BY ABDULKADIR M. LAWAN, OCTOBER 28, 2021 | 03: 54 PM
Nigerian government has planned to establish six additional psychological rehabilitation centers in the country.
On behalf of the government, the development was disclosed by Mohammed Buba Marwa, chairman, National Drug and Law Enforcement Agency, NDLEA, at the 5th biennial national symposium on drugs and drug policy in Nigeria.
The symposium was organized by the Centre for Research and Information on Substance Abuse, CRISA held in Abuja, a statement by Femi Babafemi, the agency's spokesman, said.
According to Femi, the chairman said the rehabilitation centers will be established across the six geo-political zone of the country to effectively manage the victims of drug abuse.
‘In an effort to stem the tide, the agency has proposed the construction of six standard rehabilitation centers across the six geo-political zones in the country beginning from next year, and three of the centers would start next year as already proposed in the 2022 budget,’ Mr. Marwa said.

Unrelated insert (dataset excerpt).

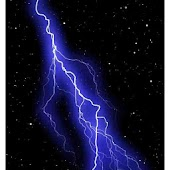 Live Wallpaper:Lightning/Space
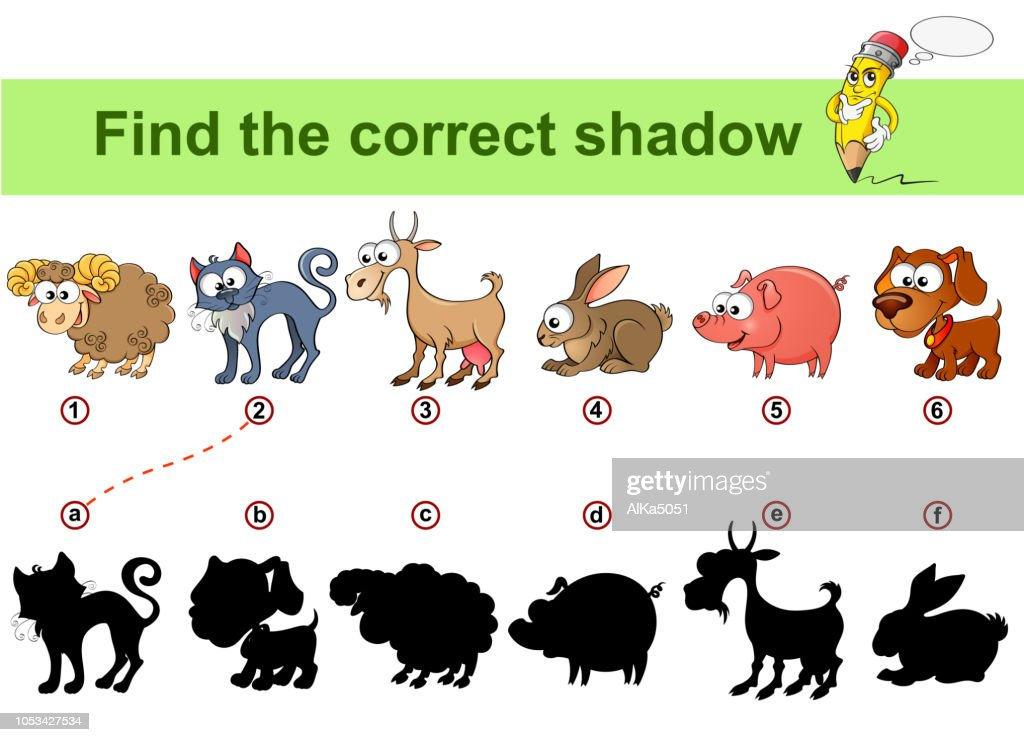 Find correct shadow. Kids educational game. Farm animals. Sheep, cat, goat, rabbit, dog, pig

He explained that the move is part of the agency's efforts to treat the high number of persons suffering from drug addiction in the country.
'Substance use and abuse around the world including Nigeria is on the increase in terms of the proportion of the world’s population.
'Findings from the National Drug Use Survey (2018) conducted by the UNODC revealed that 14.4% or 14.3 million Nigerians aged 15 – 64 years had used a psychoactive substance in the past year for non-medical purposes, meaning that one in seven persons has used some substances other than alcohol and tobacco.
'More worrisome is the finding that among every four drug users in Nigeria, one is a woman. Above findings of the survey by UNODC give a troubling portrait of drug abuse in Nigeria and we can no longer live-in denial that Nigeria has a thriving illicit drug culture,' he added.
He noted that the substances abused impacts negatively on the individual, family and the society in general.
He also said substance abuse affects the physical, social and psychological levels of the user and family members.
Marwa stated that, evidence has shown that Covid-19 infections are higher or more common with people diagnosed with substance use disorders, SUD, hence addiction care must be reinforced in order to avoid complications of SUD and Covid-19
'Reducing the demand for illicit drugs in the society depends to a large extent on the successful treatment of existing drug users. This fact accounts for the shift in global drug policy viz the treatment of drug problems as a public health issue. Consequently, we have operationalized our standard practice and policy guidelines, a treatment and rehabilitation document developed in conjunction with UNODC.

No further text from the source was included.